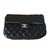 Chanel Clutch bag Black Leather  ref.27614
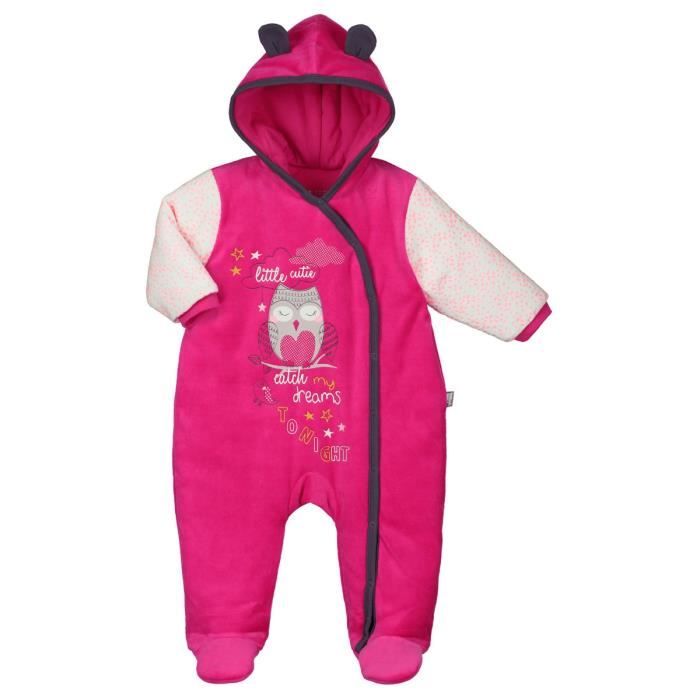 Combi Pilote Bebe Fille Mini Cute Taille 18 Mois 86 Cm Multicolor Cdiscount Pret A Porter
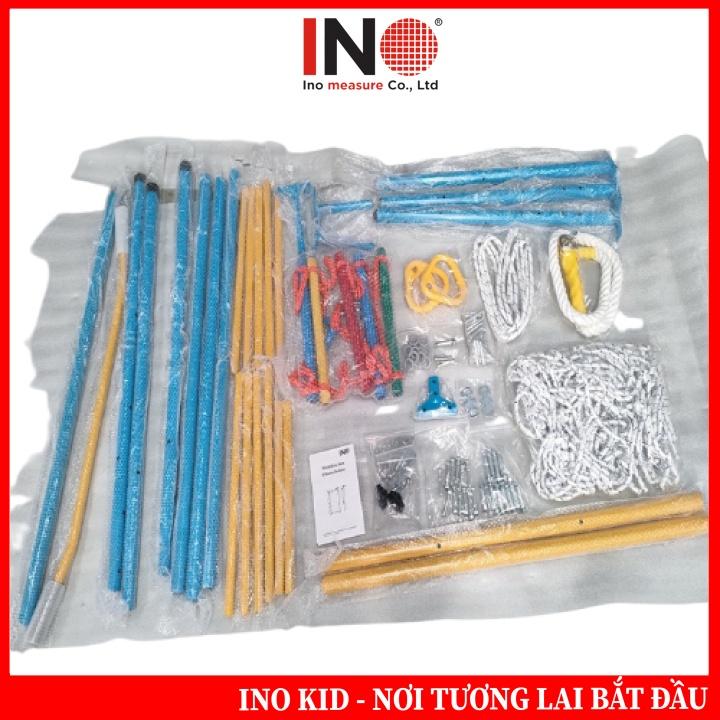 Khung Vận Động Trong Nhà Model Complex Của INO KID - Bộ Vận Động Đa Năng Phát Triển Thể Chất Toàn Diện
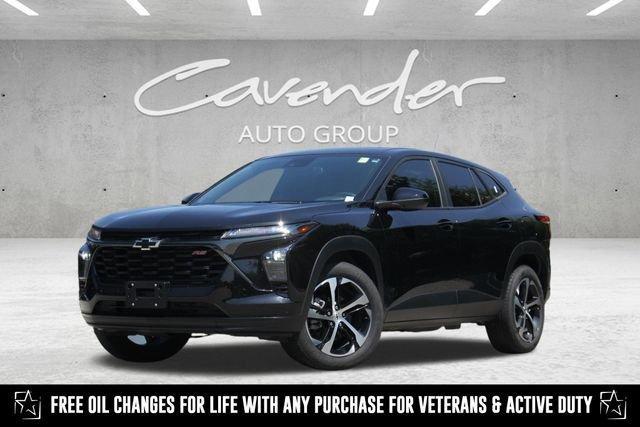 used 2024 Chevrolet Trax car, priced at $21,990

========

Drop the images, then copy the data exactly.

 Chanel Clutch bag Black Leather  ref.27614
 Combi Pilote Bebe Fille Mini Cute Taille 18 Mois 86 Cm Multicolor Cdiscount Pret A Porter
 Khung Vận Động Trong Nhà Model Complex Của INO KID - Bộ Vận Động Đa Năng Phát Triển Thể Chất Toàn Diện
 used 2024 Chevrolet Trax car, priced at $21,990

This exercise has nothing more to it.